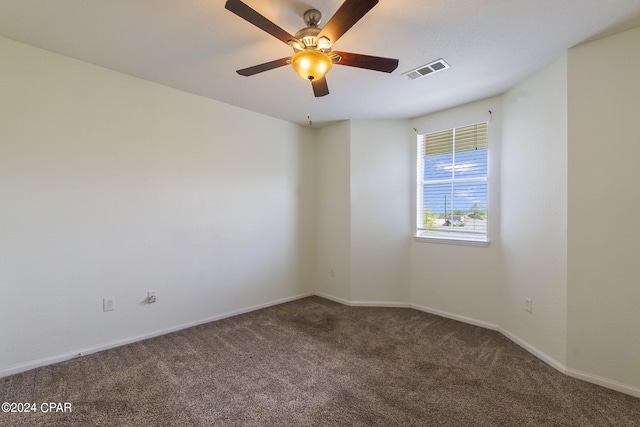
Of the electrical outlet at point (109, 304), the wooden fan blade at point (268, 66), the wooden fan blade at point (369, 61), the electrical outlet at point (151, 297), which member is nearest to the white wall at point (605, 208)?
the wooden fan blade at point (369, 61)

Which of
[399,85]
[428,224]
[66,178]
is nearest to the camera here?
[66,178]

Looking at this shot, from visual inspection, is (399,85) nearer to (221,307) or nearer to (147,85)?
(147,85)

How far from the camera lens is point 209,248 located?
3.39m

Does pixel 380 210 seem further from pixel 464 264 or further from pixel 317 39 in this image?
pixel 317 39

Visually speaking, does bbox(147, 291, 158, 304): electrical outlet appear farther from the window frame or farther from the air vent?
the air vent

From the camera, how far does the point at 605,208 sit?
7.01ft

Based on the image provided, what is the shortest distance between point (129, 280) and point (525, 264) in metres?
3.89

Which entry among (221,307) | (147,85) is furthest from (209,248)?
(147,85)

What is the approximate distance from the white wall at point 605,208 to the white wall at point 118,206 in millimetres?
3229

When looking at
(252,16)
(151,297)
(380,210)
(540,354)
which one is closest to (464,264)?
(540,354)

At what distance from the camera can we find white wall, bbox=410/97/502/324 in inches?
127

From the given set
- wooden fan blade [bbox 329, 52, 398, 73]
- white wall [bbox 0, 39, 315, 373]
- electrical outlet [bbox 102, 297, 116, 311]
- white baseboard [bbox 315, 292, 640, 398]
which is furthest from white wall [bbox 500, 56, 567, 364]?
electrical outlet [bbox 102, 297, 116, 311]

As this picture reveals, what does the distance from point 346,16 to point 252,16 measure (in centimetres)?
48

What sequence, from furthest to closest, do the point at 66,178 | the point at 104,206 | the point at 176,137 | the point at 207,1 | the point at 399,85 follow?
1. the point at 176,137
2. the point at 399,85
3. the point at 104,206
4. the point at 66,178
5. the point at 207,1
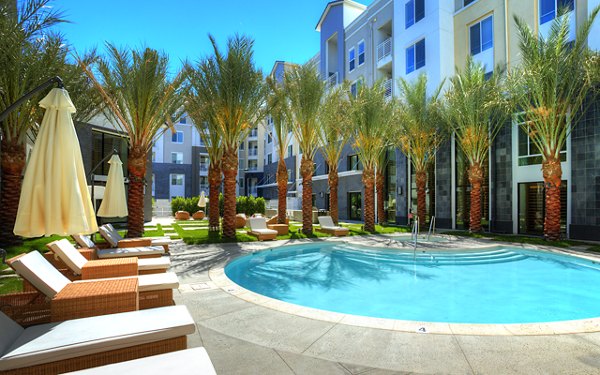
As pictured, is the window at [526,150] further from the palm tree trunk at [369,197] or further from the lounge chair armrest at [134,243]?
the lounge chair armrest at [134,243]

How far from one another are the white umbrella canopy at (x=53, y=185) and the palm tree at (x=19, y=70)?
7416 mm

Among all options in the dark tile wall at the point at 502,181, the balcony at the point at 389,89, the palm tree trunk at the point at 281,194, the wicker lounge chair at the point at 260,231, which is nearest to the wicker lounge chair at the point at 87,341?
the wicker lounge chair at the point at 260,231

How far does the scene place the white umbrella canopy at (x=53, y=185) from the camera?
4184mm

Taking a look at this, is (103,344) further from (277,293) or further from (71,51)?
(71,51)

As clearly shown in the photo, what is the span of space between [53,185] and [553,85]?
51.5 ft

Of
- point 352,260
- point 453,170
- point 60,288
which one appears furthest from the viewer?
point 453,170

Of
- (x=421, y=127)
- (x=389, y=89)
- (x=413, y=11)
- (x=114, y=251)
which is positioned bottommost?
(x=114, y=251)

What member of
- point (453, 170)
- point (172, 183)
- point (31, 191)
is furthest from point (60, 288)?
point (172, 183)

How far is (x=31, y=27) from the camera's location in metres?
9.91

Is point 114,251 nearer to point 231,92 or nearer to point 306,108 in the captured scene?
point 231,92

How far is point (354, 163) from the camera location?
2859 centimetres

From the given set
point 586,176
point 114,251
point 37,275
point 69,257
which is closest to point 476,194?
point 586,176

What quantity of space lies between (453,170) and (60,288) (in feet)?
66.2

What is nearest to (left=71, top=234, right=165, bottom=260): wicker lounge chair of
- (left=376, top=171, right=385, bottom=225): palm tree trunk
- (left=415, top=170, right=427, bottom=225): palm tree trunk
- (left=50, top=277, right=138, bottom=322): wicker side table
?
(left=50, top=277, right=138, bottom=322): wicker side table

### [Written instruction]
Recast the listing above, starting at the line containing "What sequence, from" and ending at the line containing "5. the point at 207,1", as a two-column CSV with the headers entry and response. Give one row for each item, with its text under entry and its answer under response, each in a single quoted field with line breaks replaced by spaces.

### [Solution below]
entry,response
"What sequence, from furthest to closest, do the point at 66,178 | the point at 104,206 | the point at 176,137 | the point at 207,1 | the point at 399,85 follow?","1. the point at 176,137 2. the point at 399,85 3. the point at 104,206 4. the point at 66,178 5. the point at 207,1"